▸ Supplied text
• • •
Eating Disorder Recovery
Joanna Poppink, MFT
Eating Disorder Recovery Psychotherapist
serving Arizona, California, Florida, Oregon and Utah.
All appointments are virtual.
(elaborating on my comment in Eating Disorders for Professionals Blog)

Humanity Appreciation
Today, happily, we have evidence based scientific research to back up the use of our humanity in our clinical work with patients. Appropriate boundaries between patient and psychotherapist are essential in any psychotherapy and particularly in the field of eating disorders. However, the topic is often discussed in terms of content: e.g. a patient asks my age, if I'm married or divorced, if I have children, my religion, if I've ever had an eating disorder. I believe that when a patient wants to know about my private life or wants to include me in her private life (weddings, funerals, births, graduations, award events, etc.) that the patient wants and needs a particular psychological emotional experience she believes will come from sharing such an experience with me.

Sharing Specific Personal Information
In other words, its not the information or event that is the issue. The sharing of our humanity is the point. The patient wants to know that she will be understood and appreciated. She wants to know I have a history that will inform me in terms of being present and empathic with her. She wants to know that I can appreciate her pain and personal dilemmas. She also wants to know that I have survived my challenges and her stories will not shock me or cause me to judge her. Perhaps most of all, she hopes that I have healed from what she suffers and that if I have healed then she can heal too.

Person to Person - Right Brain to Right Brain
The valuable experience between us is not content, but right brain to right brain communication. We use words because we have to. We communicate far more than words, We need more than words to heal and be healed. Allan Schore, in his fantastic research on affect regulation, impacts many areas of social science and biology by showing that right brain communication is received by the right brain and actually changes brain structure to allow developmental progress. Developmental progress is exactly what is needed for eating disorder recovery. The discoveries revealed by the increased sensitivity of neuroimaging validates what many sensitive clinicians have known for a long time. Honesty, caring, empathy, sharing spontaneous imagery, acknowledging physical responses to clinical material makes for effective connection, growth and increase possibilities for healing.
• • •
▸ Extracted entries
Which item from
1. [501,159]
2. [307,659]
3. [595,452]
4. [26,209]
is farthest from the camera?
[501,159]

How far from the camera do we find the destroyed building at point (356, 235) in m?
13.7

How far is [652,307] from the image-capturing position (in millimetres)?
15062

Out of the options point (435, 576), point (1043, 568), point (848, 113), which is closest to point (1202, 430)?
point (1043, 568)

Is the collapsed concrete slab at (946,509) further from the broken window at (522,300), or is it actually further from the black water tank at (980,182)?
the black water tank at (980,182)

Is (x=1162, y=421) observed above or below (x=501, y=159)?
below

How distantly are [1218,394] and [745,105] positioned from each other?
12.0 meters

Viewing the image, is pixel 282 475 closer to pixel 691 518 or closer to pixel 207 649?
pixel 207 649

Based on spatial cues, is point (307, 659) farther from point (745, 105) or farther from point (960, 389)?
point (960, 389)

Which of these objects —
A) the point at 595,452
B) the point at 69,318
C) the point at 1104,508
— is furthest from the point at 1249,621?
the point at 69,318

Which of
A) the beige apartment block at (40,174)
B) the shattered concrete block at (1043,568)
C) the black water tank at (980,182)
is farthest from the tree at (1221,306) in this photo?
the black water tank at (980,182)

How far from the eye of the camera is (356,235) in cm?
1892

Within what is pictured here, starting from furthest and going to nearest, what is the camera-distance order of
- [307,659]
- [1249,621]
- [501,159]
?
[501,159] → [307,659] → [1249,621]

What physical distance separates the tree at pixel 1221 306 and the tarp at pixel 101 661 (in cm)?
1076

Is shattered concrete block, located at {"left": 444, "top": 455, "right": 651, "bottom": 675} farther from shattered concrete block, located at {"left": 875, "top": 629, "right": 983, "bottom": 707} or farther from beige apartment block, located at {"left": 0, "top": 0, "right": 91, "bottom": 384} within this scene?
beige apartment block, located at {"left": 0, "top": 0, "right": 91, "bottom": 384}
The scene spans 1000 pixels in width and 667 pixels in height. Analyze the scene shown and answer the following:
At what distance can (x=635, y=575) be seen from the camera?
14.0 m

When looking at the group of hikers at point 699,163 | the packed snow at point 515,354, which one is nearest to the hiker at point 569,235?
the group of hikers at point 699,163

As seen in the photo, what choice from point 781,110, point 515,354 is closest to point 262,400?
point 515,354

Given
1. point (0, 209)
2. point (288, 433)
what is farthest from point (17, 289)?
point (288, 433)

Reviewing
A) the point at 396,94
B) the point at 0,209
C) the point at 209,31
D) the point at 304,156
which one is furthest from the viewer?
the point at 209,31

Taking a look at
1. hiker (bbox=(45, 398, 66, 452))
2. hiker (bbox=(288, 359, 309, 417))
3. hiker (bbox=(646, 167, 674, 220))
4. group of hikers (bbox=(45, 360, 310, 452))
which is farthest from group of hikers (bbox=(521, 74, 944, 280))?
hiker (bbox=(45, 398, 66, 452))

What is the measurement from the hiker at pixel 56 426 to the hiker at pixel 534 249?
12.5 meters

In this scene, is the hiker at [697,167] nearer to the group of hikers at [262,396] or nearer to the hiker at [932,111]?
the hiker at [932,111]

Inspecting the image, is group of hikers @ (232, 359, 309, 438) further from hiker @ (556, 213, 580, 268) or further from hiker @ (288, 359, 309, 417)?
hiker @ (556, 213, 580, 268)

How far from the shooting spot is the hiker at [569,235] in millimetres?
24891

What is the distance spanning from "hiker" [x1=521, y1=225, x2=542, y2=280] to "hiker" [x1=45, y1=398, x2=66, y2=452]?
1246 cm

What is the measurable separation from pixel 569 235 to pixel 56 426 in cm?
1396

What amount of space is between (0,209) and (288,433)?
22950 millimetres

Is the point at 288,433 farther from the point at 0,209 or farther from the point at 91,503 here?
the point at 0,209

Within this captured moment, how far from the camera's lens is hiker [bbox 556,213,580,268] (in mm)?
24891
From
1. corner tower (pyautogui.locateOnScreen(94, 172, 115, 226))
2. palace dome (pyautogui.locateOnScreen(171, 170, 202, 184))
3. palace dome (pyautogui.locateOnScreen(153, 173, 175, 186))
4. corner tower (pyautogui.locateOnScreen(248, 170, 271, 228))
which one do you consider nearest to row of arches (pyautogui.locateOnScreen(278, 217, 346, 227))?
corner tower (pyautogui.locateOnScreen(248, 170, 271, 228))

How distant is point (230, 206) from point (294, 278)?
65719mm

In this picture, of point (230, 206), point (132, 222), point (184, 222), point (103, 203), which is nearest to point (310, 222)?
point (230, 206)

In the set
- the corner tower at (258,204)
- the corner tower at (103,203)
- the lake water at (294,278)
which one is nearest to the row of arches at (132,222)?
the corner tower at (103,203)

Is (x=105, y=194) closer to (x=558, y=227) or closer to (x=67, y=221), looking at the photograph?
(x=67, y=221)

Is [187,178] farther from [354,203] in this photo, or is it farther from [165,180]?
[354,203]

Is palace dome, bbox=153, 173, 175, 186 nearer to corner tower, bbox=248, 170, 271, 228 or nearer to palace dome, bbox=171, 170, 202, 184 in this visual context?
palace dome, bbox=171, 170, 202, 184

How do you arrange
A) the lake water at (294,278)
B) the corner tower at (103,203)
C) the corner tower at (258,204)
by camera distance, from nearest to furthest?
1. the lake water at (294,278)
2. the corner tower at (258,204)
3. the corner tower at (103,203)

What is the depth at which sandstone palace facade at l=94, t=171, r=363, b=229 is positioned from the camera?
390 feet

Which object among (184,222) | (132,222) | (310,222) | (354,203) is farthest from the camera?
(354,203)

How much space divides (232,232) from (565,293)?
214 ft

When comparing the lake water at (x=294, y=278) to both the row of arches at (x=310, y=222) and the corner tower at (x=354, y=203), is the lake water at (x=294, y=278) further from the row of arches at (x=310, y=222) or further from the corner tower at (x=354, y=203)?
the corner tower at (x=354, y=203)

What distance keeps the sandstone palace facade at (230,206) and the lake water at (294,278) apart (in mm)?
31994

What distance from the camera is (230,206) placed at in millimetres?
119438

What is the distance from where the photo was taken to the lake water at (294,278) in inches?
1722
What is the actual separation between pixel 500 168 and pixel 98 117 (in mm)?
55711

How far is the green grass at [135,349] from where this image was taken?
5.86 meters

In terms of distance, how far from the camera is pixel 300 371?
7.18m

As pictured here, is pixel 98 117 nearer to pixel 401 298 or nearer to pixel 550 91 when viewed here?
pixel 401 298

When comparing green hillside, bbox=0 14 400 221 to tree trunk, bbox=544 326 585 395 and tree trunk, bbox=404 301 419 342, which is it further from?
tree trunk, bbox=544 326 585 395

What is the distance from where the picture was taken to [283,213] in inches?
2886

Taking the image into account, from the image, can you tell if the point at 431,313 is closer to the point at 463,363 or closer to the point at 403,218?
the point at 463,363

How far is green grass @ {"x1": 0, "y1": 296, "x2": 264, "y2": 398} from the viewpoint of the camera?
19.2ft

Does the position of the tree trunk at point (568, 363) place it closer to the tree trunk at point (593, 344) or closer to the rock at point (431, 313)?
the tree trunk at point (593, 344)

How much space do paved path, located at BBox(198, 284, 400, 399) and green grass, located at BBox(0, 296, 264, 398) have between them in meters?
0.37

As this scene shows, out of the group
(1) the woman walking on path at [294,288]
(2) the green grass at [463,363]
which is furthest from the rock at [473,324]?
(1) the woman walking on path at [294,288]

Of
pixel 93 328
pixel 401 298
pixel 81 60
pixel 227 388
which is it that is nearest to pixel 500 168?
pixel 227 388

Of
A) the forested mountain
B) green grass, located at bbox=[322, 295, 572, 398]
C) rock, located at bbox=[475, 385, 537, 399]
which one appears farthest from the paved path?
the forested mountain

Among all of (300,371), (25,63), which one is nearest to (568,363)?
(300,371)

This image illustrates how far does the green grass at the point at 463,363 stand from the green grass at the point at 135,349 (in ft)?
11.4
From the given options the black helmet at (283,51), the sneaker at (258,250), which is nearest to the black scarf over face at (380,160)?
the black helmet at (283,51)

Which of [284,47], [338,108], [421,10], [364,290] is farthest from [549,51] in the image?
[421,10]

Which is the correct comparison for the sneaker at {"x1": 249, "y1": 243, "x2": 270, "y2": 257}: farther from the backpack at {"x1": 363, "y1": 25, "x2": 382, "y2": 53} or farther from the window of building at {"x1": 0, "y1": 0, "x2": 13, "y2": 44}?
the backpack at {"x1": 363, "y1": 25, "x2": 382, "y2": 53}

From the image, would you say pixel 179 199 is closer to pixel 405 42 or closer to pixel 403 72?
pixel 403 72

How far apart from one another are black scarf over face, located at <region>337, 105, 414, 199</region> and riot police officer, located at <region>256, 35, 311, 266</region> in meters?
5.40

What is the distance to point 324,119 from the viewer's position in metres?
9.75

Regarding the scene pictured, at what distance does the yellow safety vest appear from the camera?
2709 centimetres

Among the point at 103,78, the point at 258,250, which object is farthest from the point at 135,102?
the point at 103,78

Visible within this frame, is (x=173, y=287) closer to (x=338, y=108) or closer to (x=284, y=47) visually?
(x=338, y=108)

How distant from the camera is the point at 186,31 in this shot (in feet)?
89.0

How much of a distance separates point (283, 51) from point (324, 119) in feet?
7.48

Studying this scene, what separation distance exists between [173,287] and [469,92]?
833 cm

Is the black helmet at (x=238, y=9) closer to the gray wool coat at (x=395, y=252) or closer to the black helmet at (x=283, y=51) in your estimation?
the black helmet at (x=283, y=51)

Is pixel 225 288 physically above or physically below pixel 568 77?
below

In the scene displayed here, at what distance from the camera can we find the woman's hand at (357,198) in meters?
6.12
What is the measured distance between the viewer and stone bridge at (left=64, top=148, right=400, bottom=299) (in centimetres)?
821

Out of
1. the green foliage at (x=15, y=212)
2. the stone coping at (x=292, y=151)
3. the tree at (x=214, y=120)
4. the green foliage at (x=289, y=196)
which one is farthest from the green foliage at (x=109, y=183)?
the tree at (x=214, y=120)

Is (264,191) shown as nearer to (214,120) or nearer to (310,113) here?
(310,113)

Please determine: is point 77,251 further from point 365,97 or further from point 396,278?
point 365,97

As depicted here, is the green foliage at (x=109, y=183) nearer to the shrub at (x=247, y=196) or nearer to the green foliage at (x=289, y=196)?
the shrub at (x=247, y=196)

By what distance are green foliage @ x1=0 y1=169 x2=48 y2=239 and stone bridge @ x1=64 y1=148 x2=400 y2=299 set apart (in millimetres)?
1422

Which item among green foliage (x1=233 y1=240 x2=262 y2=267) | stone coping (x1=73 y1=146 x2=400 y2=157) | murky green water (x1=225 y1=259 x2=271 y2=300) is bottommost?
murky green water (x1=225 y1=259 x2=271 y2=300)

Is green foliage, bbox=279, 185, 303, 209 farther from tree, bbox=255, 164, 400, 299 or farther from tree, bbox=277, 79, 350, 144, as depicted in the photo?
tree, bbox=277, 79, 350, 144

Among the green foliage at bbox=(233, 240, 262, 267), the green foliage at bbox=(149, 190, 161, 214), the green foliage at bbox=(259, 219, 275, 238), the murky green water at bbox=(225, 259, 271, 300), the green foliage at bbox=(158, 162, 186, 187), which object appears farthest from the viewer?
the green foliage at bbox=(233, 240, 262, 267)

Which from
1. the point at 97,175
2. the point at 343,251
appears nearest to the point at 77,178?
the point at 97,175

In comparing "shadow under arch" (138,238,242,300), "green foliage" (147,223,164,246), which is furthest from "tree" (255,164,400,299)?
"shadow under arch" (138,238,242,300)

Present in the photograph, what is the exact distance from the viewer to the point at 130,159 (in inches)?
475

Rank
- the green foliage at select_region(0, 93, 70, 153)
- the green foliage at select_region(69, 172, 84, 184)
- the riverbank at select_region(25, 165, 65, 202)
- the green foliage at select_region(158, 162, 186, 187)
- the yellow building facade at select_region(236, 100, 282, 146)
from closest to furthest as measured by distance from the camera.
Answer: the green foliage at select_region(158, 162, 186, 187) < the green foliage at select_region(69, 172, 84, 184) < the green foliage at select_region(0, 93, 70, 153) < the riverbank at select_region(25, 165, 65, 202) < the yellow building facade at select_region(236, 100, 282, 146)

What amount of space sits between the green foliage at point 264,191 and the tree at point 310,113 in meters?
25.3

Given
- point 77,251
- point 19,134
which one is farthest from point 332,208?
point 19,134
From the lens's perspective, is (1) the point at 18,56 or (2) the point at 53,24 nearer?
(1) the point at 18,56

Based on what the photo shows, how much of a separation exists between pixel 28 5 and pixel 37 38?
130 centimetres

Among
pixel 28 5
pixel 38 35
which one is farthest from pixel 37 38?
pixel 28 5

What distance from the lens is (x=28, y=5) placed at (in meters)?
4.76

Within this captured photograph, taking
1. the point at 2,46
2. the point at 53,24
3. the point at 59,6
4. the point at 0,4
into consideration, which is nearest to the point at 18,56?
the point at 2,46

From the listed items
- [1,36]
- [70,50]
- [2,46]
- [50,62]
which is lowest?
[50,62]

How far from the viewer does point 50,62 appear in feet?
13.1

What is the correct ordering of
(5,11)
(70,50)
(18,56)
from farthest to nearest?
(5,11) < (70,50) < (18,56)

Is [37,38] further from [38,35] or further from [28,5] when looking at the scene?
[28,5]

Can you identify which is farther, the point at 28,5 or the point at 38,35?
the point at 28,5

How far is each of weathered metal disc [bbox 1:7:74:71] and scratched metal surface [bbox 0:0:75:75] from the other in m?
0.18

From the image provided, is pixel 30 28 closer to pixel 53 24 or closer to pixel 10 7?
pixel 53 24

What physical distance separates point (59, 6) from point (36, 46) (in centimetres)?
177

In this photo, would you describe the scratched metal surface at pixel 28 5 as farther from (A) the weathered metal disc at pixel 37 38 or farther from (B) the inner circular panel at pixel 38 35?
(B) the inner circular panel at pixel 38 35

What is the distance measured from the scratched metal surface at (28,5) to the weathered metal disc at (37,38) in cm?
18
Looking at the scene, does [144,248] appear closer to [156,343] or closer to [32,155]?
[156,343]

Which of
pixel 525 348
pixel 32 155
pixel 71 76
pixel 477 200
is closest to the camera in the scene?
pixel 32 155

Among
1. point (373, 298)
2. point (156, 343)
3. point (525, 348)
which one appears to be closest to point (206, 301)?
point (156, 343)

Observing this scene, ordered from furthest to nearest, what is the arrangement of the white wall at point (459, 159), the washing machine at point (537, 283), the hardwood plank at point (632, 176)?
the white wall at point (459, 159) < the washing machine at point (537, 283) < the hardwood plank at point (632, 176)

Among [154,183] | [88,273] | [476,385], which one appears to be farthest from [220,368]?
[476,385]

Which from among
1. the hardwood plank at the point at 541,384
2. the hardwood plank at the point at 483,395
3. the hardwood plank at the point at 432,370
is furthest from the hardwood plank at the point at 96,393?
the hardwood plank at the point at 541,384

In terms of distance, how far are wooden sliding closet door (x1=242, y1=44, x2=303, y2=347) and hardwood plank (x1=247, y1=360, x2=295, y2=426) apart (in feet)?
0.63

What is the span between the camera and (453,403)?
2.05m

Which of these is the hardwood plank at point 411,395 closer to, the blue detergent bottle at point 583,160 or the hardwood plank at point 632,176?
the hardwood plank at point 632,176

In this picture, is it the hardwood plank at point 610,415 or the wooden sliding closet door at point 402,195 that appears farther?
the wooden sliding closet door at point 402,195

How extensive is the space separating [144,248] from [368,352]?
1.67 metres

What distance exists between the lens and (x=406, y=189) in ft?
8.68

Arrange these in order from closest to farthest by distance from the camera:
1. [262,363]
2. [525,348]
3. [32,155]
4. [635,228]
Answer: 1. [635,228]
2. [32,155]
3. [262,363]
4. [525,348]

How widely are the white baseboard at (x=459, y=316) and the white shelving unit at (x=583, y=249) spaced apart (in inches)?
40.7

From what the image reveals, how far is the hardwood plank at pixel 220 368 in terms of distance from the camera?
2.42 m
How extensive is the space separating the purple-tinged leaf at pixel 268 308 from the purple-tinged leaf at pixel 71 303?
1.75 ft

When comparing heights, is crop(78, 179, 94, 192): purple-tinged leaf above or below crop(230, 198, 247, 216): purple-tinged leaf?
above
• • •
▸ What to work on
[A] Name every state the eating disorder recovery text says the psychotherapist serves.
[B] Repeat the part of the eating disorder recovery text between "Humanity Appreciation" and "experience with me.", inclusive.
[C] Carry the eating disorder recovery text forward from its last sentence.

▸ Answers given
[A] Arizona, California, Florida, Oregon, Utah

[B]
Humanity Appreciation
Today, happily, we have evidence based scientific research to back up the use of our humanity in our clinical work with patients. Appropriate boundaries between patient and psychotherapist are essential in any psychotherapy and particularly in the field of eating disorders. However, the topic is often discussed in terms of content: e.g. a patient asks my age, if I'm married or divorced, if I have children, my religion, if I've ever had an eating disorder. I believe that when a patient wants to know about my private life or wants to include me in her private life (weddings, funerals, births, graduations, award events, etc.) that the patient wants and needs a particular psychological emotional experience she believes will come from sharing such an experience with me.

[C]
Answering Personal Questions
The key question I ask myself before I reveal personal information to a patient is this: Will my answering this question burden the patient or will my answering support her healing? Often, when I'm asked a personal question I will respond by saying, "I will answer your question. But before I do, can you tell me why you want to know or what meaning this information has for you?" People suffering from eating disorders have rarely experienced a quality relationship where their boundaries were respected. In general, they know little about respecting boundaries. Responding with respect and care to their questions helps begin the process of learning and appreciating what personal boundaries are - mine and theirs. This kind of communcation also shows a woman with bulimia or anorexia that she can meet limits and caring from a person at the same time. Such an experience is often new and always in the service of health and personal development. People recovering from eating disorders need the presence of honest, caring and respectful human beings in their lives. I believe, with the backing of neuroscience, that we psychotherapists can’t keep true to our profession unless we are true to our humanness.